H-FA: A Hybrid Floating-Point and Logarithmic Approach to Hardware Accelerated FlashAttention

Transformers have significantly advanced AI and machine learning through their powerful attention mechanism. However, computing attention on long sequences can become a computational bottleneck. FlashAttention mitigates this by fusing the softmax and matrix operations into a tiled computation pattern that decouples performance from sequence length. Though designed for GPUs, its simplicity also makes it well suited for direct hardware acceleration. To improve hardware implementation, we compute FlashAttention using a mixture of floating-point and fixed-point logarithm domain representations.
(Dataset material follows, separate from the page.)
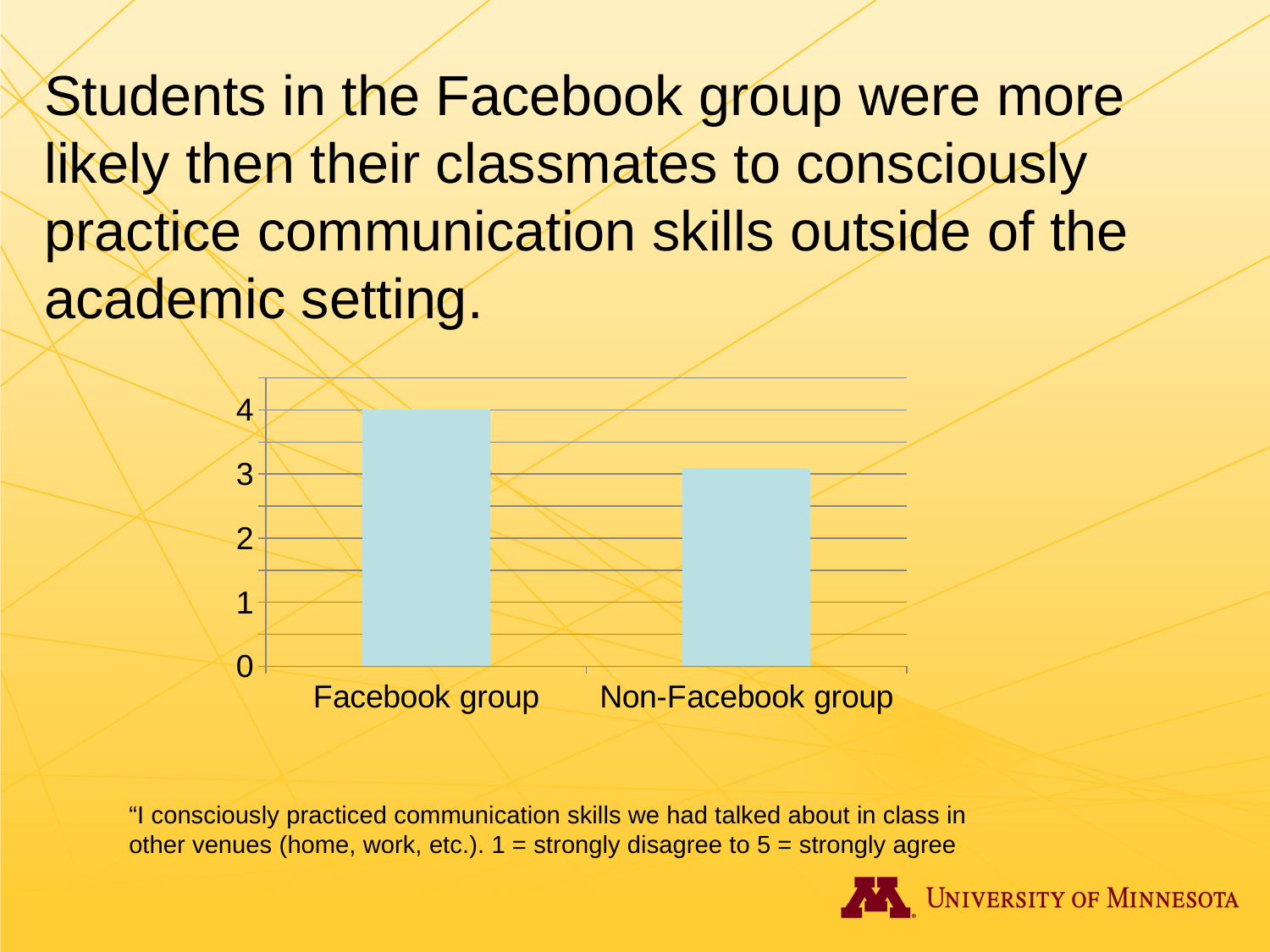
Is the value for the Facebook group greater or less than 3? greater Which group has the lower bar in the chart? Non-Facebook group What is the highest value labelled on the y axis of the chart? 4 What is the value for the Facebook group? 4 What is the label of the second category on the x axis? Non-Facebook group What kind of chart is shown on the slide? bar chart Which group has the higher bar in the chart? Facebook group Is the value for the Non-Facebook group greater or less than 2? greater How many categories are shown on the x axis of the chart? 2 Is the value for the Non-Facebook group greater or less than 4? less Which is larger, the value for the Facebook group or the value for the Non-Facebook group? Facebook group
Floating-point is used to compute attention scores from query and key matrices, while logarithmic computation simplifies the fused computation of softmax normalization and the multiplication with the value matrix. This transformation, called H-FA, replaces vector-wide floating-point multiplication and division operations by additions and subtractions implemented efficiently with fixed-point arithmetic in the logarithm domain. Exponential function evaluations are effectively omitted and fused with the rest operations, and the final result is directly returned to floating-point arithmetic without any additional hardware overhead. Hardware implementation results at 28nm demonstrate that H-FA achieves a 26.5% reduction in area and a 23.4% reduction in power, on average, compared to FlashAttention parallel hardware architectures built solely with floating-point datapaths, without hindering performance.